A case over school finance in New York has been dragging on now for more than 20 years.
The lawsuit, by a group known as the Campaign for Fiscal Equity (CFE), was thought to have been settled in 2006. That's when the state's highest court ruled that New York failed to provide New York City with enough money for a "sound basic education," as required by its own state constitution. The following year, the state Legislature appropriated billions of additional dollars in school aid to rectify the funding formula for all New York school districts.
But those plans were thwarted by the 2008 financial crisis. As a result, education advocates say, the districts are still short about $4 billion, with almost $2 billion alone owed to New York City. Another lawsuit is now heading through the courts.
The case has now become dramatic fodder for a group of New York City high school students. They created a play showing how they've been affected by the lack of resources for their schools. Their scenes depict crowded classrooms that don't have enough notebooks, a school with a "gymnatorium," and politicians who keep passing the buck when questioned about money for public schools.
The 17 students who wrote and perform in the play are members of the Epic Theater Ensemble, a group that helps teens create their own plays with a social justice theme.
Last year's topic was school funding. The students, who hail from three public high schools, learned about the CFE case. They had help from the Campaign for Education Equity, a nonprofit research center at Teachers College Columbia University founded by one of the lawyers in the CFE case.

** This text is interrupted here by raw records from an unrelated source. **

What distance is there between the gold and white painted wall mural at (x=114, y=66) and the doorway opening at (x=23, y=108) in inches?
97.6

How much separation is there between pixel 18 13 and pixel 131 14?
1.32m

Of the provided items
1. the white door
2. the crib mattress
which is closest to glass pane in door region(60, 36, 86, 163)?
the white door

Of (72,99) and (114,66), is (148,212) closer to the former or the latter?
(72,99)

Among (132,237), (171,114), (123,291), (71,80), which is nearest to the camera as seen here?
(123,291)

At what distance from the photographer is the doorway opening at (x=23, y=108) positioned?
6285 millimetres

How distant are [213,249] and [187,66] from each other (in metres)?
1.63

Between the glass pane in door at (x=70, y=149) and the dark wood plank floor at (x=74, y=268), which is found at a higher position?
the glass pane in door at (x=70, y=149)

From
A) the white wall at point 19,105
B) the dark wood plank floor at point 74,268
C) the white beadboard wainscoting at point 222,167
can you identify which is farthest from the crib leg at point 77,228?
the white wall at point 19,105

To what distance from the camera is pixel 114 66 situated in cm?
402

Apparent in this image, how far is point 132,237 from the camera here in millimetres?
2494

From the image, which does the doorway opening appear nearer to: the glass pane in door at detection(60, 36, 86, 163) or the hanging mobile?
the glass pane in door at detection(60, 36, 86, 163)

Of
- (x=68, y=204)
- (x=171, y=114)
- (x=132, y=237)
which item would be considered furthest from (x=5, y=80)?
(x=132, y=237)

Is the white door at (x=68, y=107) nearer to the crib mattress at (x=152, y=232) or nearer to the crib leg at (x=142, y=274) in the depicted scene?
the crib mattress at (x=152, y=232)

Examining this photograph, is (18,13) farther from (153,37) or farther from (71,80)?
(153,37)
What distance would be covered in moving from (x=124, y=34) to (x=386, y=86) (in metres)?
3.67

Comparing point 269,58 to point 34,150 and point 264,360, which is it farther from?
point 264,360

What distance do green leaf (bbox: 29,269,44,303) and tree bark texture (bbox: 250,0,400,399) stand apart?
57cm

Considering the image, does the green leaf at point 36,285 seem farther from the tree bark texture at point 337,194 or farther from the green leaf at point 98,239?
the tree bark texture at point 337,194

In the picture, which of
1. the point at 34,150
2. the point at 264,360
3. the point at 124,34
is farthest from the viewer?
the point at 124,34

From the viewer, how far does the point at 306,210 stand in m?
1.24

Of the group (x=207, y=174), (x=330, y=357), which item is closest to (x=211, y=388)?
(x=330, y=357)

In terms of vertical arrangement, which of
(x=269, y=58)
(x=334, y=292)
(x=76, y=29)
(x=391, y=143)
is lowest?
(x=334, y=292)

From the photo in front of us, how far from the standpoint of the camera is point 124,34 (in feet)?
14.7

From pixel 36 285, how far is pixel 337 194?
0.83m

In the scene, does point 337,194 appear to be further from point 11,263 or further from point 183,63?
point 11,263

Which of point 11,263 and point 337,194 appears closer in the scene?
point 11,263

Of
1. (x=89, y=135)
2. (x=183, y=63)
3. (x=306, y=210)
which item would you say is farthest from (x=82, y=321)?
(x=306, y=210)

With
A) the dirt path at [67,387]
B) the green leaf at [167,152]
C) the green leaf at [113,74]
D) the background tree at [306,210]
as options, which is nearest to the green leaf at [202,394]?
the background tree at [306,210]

The resulting play is called 10467, named for a Bronx ZIP code, and the kids have been performing it all around New York. Raymond Sanchez, 17, and Vanessa Martinez, 17, are two of the performers and writers. They attend the Bronx High School for Writing and Communication Arts. Here are excerpts from an interview with them about their production:
Are the classroom scenes real?
VANESSA: These are actual problems that we are facing today. We're in a writing school, and we don't have paper. And the thing that's true is the gymnatorium, as one of my cast members said before. It's a gym and an auditorium together. So, literally, when you're trying to play basketball, you have to watch out for the poles that support the auditorium, otherwise the basketball bounces back to you, hits someone in the eye, infirmary.
RAYMOND: The part we had where the teacher who could not pay attention or help one student at a time effectively is something that we kind of see every day.
How do teachers react to the play?
RAYMOND: I did get a reaction from my algebra teacher who came to see a show that we did at National Black Theater, and she was like, "That was disturbingly accurate." And that was literally what she just said.
What was your reaction when you learned about the CFE case?
VANESSA: "Really? Really?!" I think that was just going on in our minds. Because while there's a lawsuit — OK, great, we won. So, where's the money? Why do we still have crashing computers? Why do we still run out of paper? We looked at each other and we said, "This isn't normal." We think it's normal because this is what we face every day. Especially the ZIP code our school is in, we expect barely OK. That's what we have been used to. But now doing this play and learning about it, that is not OK.
RAYMOND: We were all just so caught up on the words "minimally adequate" [from the court ruling]. It's like, don't we at least deserve adequate or better than that?
VANESSA: 'Cause minimally adequate to us is the same thing as saying, "I mean, you could have minimally adequate teachers." It's kind of like, "Uh, your teachers can be OK. You don't need great teachers, superb teachers — you need OK teachers."
The CFE case is still going on. What are the solutions?
VANESSA: That's a hard question. I think what everyone is trying to accomplish is a sound basic education. An education where we don't have to go all the way to Manhattan because we think the ZIP code is better, so there must be a better school.
RAYMOND: We are expecting to spread the word as much as possible. Once we do that, once enough people hear about it ... see the problems that New York City kids are going through, and kids all around the United States are going through, then people can finally, as we said in the play, stand up and stop standing down. And they can finally fight for what's right for us.
VANESSA: This is your right. You have the right to have a voice, and we are here to tell you that you do have it. So please join us and say this is what's wrong in my school and we have to change it, because if our generation doesn't take it, you know, we can't leave the next generation to.